• 11 août 2012 - Par Au fil des mots et de l'histoire

     

    Le 5 août 1796 – La bataille de Castiglione dans EPHEMERIDE MILITAIRE La-bataille-de-Castiglione-150x150

     

    La bataille de Castiglione

    D’après « France militaire. Histoire des armées françaises de terre et de mer » – Abel Hugo – 1838

     

    L’armée française se trouvait le 3 août en présence des deux armées ennemies (Quasdanowich à sa gauche et Wurmser sur son front et à sa droite), et le résultat du combat général, qui allait avoir lieu, devait être pour elle, en isolant davantage les deux corps ennemis, de reculer les bornes de l’étroit champ de bataille où elle se trouvait resserrée.

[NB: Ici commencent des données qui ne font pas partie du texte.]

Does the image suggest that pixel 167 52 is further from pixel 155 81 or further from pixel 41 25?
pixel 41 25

    Nous allons rapporter la relation claire et brève que Bonaparte a faite de ce combat :

    « Le 16 thermidor (3 août), à la pointe du jour, nous sous trouvâmes en présence. Le général Guyeux qui était à notre gauche devait attaquer Salo. Le général Masséna était au centre et devait attaquer par Lonado. Augereau qui était à la droite devait attaquer par Castiglione.
    L’ennemi, au lieu d’être attaqué, attaqua l’avant-garde de Masséna qui était à Lonado. Déjà elle était enveloppée et le général Pigeon prisonnier. L’ennemi nous avait enlevé trois pièces d’artillerie. Je fis aussitôt former la 18e demi-brigade et la 32e en colonne serrée par bataillon, et pendant le temps qu’au pas de charge nous cherchions à percer l’ennemi, celui-ci s’étendait davantage pour nous envelopper. Sa manœuvre me parut un sûr garant de la victoire.
    Masséna envoya seulement quelques tirailleurs sur les ailes des ennemis pour retarder leur marche. La première colonne arrivée à Lonado força les ennemis. Le 15e régiment de dragons chargea les Houlans et reprit nos pièces. Dans un instant l’ennemi se trouva éparpillé et disséminé : il voulait opérer sa retraite sur le Mincio. J’ordonnai à mon aide de camp, chef de brigade Junot, de se mettre à la tête de ma compagnie des guides, de poursuivre l’ennemi, de le gagner de vitesse à Desenzano, et de l’obliger par-là à se retirer sur Salo. Arrivé à Desenzano, il rencontra le colonel Bender avec une partie de son régiment de Houlans qu’il chargea. Mais Junot ne voulant pas s’amuser à charger la queue, fit un détour par la droite, prit en front le régiment, blessa le colonel qu’il voulait prendre prisonnier, lorsqu’il fut lui-même entouré ; et après en avoir tué six de sa propre main, il fut culbuté, renversé dans un fossé, et blessé de six coups de sabre, dont on me fait espérer qu’aucun ne sera mortel.
    L’ennemi opérait sa retraite sur Salo. Salo se trouvant à nous, cette division errante dans les montagnes a été presque toute prisonnière. Pendant ce temps-là, Augereau marchait sur Castiglione, s’emparait de ce village. Toute la journée il livra et soutint des combats contre des forces doubles des siennes. Artillerie, infanterie, cavalerie, tout à fait parfaitement son devoir, et l’ennemi, dans cette mémorable journée, a été battu sur tous les points ».

     

    Guyeux, repoussant les troupes d’Ott, avait en effet repris Salo pour la troisième fois. Les restes du corps de Quasdanowich rentrèrent dans leur camp de Gavardo, à l’exception de quelques bataillons détachés qui erraient dans les montagnes, en attendant que les événements du lendemain, décidassent de leur sort.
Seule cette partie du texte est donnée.